### Data entries ###

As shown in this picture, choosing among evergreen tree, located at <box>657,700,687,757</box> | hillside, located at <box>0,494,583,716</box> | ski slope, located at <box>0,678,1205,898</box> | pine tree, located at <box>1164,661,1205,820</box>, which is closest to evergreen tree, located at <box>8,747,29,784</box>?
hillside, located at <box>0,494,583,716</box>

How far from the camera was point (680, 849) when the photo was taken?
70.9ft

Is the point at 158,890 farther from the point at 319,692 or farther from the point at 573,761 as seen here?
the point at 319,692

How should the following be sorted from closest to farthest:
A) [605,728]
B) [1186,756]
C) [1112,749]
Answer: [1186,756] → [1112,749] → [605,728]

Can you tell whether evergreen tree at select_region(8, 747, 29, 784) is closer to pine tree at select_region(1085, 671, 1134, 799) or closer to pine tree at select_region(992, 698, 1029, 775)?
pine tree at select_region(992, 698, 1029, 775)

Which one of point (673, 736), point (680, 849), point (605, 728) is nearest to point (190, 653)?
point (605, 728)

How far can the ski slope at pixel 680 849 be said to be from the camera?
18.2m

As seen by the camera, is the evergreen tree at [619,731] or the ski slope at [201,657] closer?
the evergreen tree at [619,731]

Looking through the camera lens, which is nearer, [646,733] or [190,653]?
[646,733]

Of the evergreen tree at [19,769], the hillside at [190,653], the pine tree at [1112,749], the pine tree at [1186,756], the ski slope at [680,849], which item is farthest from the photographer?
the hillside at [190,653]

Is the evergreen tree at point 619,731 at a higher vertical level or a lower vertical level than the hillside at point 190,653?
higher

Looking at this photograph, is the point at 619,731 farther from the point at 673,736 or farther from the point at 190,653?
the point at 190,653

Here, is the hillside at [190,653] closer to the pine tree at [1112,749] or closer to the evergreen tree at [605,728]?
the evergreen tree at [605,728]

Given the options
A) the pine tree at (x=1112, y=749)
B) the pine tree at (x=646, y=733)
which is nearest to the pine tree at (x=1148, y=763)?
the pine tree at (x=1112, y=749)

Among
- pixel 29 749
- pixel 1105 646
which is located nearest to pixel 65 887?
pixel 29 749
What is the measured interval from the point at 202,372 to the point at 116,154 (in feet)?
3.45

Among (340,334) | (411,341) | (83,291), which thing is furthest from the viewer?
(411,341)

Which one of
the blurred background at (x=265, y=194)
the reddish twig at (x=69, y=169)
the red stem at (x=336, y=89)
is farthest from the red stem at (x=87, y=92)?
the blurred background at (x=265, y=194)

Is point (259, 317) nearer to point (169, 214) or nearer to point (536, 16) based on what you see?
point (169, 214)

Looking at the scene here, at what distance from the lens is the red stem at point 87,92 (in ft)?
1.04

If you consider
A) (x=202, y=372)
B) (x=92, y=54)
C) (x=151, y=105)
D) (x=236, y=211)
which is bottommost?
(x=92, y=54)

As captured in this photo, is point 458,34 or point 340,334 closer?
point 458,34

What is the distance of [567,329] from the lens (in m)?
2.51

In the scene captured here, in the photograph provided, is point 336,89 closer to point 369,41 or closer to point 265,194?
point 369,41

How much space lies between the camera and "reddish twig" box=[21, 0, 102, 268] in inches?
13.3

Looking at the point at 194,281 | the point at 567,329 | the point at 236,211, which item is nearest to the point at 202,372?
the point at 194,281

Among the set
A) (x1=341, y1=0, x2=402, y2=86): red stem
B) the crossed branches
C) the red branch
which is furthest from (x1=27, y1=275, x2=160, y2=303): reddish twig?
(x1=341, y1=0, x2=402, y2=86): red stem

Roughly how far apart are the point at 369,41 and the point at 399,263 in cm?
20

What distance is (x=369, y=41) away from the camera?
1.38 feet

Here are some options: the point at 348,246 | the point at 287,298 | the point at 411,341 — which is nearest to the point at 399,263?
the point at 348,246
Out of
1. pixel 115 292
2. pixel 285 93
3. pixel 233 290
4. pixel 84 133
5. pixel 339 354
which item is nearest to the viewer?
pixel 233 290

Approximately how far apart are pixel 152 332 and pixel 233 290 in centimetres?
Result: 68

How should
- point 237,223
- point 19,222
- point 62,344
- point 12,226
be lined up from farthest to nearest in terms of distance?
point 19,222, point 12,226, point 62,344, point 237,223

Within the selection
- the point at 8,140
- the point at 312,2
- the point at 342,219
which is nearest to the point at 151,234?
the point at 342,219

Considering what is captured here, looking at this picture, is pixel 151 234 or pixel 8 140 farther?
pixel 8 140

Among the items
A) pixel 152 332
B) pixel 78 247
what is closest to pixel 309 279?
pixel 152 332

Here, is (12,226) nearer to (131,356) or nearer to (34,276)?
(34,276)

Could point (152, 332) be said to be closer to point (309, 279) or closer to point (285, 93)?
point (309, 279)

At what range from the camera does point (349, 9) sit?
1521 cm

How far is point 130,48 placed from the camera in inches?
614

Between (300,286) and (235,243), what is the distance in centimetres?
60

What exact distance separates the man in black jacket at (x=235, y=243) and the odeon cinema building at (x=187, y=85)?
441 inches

###

* Exercise aim: All of the records must be repeated exactly.

* Answer to this exercise:
As shown in this picture, choosing among evergreen tree, located at <box>657,700,687,757</box> | hillside, located at <box>0,494,583,716</box> | ski slope, located at <box>0,678,1205,898</box> | pine tree, located at <box>1164,661,1205,820</box>, which is closest to evergreen tree, located at <box>8,747,29,784</box>?
hillside, located at <box>0,494,583,716</box>

How far from the camera was point (680, 849) when the photo was taken?
70.9ft

Is the point at 158,890 farther from the point at 319,692 or farther from the point at 573,761 as seen here?
the point at 319,692

How should the following be sorted from closest to farthest:
A) [605,728]
B) [1186,756]
C) [1112,749]
Answer: [1186,756] → [1112,749] → [605,728]

Can you tell whether evergreen tree at select_region(8, 747, 29, 784) is closer to pine tree at select_region(1085, 671, 1134, 799) or closer to pine tree at select_region(992, 698, 1029, 775)?
pine tree at select_region(992, 698, 1029, 775)

Which one of point (673, 736), point (680, 849), point (605, 728) is nearest to point (190, 653)?
point (605, 728)

How far can the ski slope at pixel 680 849 be said to be from the camera?
18.2m

As seen by the camera, is the evergreen tree at [619,731] or the ski slope at [201,657] closer?
the evergreen tree at [619,731]

Looking through the camera lens, which is nearer, [646,733] or [190,653]?
[646,733]

Of the evergreen tree at [19,769], the hillside at [190,653], the pine tree at [1112,749], the pine tree at [1186,756], the ski slope at [680,849], which item is farthest from the photographer?
the hillside at [190,653]

Is the evergreen tree at point 619,731 at a higher vertical level or a lower vertical level than the hillside at point 190,653?
higher

Looking at this photograph, is the point at 619,731 farther from the point at 673,736 or farther from the point at 190,653?
the point at 190,653

Here, is the hillside at [190,653] closer to the pine tree at [1112,749] or closer to the evergreen tree at [605,728]?
the evergreen tree at [605,728]

Given the options
A) the pine tree at (x=1112, y=749)
B) the pine tree at (x=646, y=733)
which is nearest to the pine tree at (x=1148, y=763)?
the pine tree at (x=1112, y=749)

Among
- pixel 29 749
- pixel 1105 646
which is located nearest to pixel 65 887?
pixel 29 749
What is the measured interval from the point at 202,372 to the point at 116,154 (in feet)?
3.45

Among (340,334) | (411,341) | (83,291), which thing is furthest from the viewer?
(411,341)

Which one of
the blurred background at (x=265, y=194)
the reddish twig at (x=69, y=169)
the red stem at (x=336, y=89)
is farthest from the red stem at (x=87, y=92)?
the blurred background at (x=265, y=194)

Is point (259, 317) nearer to point (169, 214) or nearer to point (536, 16) based on what you see?
point (169, 214)

Looking at the scene here, at what distance from the lens is the red stem at point 87,92 (in ft)?
1.04

If you consider
A) (x=202, y=372)
B) (x=92, y=54)
C) (x=151, y=105)
D) (x=236, y=211)
which is bottommost?
(x=92, y=54)

As captured in this photo, is point 458,34 or point 340,334 closer?
point 458,34

What is the distance of [567,329] from the lens (in m)?
2.51

In the scene captured here, in the photograph provided, is point 336,89 closer to point 369,41 or closer to point 265,194?
point 369,41

How much space lies between the camera and "reddish twig" box=[21, 0, 102, 268] in inches?
13.3

Looking at the point at 194,281 | the point at 567,329 | the point at 236,211, which item is nearest to the point at 202,372?
the point at 194,281

Among the set
A) (x1=341, y1=0, x2=402, y2=86): red stem
B) the crossed branches
C) the red branch
which is furthest from (x1=27, y1=275, x2=160, y2=303): reddish twig?
(x1=341, y1=0, x2=402, y2=86): red stem

Roughly how far apart are the point at 369,41 and the point at 399,263 in cm?
20

What distance is (x=369, y=41) away from the camera?
1.38 feet

Here are some options: the point at 348,246 | the point at 287,298 | the point at 411,341 — which is nearest to the point at 399,263?
the point at 348,246
Out of
1. pixel 115 292
2. pixel 285 93
3. pixel 233 290
4. pixel 84 133
5. pixel 339 354
which item is nearest to the viewer?
pixel 233 290

Approximately how far apart are pixel 152 332 and pixel 233 290 in centimetres?
Result: 68

How should
- point 237,223
- point 19,222
- point 62,344
- point 12,226
be lined up from farthest to nearest in terms of distance?
point 19,222, point 12,226, point 62,344, point 237,223

Within the selection
- the point at 8,140
- the point at 312,2
- the point at 342,219
which is nearest to the point at 151,234?
the point at 342,219

Considering what is captured here, looking at this picture, is pixel 151 234 or pixel 8 140 farther?
pixel 8 140

Among the items
A) pixel 152 332
B) pixel 78 247
what is closest to pixel 309 279?
pixel 152 332

Here, is (12,226) nearer to (131,356) or nearer to (34,276)?
(34,276)

Could point (152, 332) be said to be closer to point (309, 279) or closer to point (285, 93)?
point (309, 279)

At what range from the camera does point (349, 9) sit?
1521 cm

How far is point 130,48 placed from the camera in inches?
614

Between (300,286) and (235,243), what is the distance in centimetres?
60

What exact distance separates the man in black jacket at (x=235, y=243) and the odeon cinema building at (x=187, y=85)?
441 inches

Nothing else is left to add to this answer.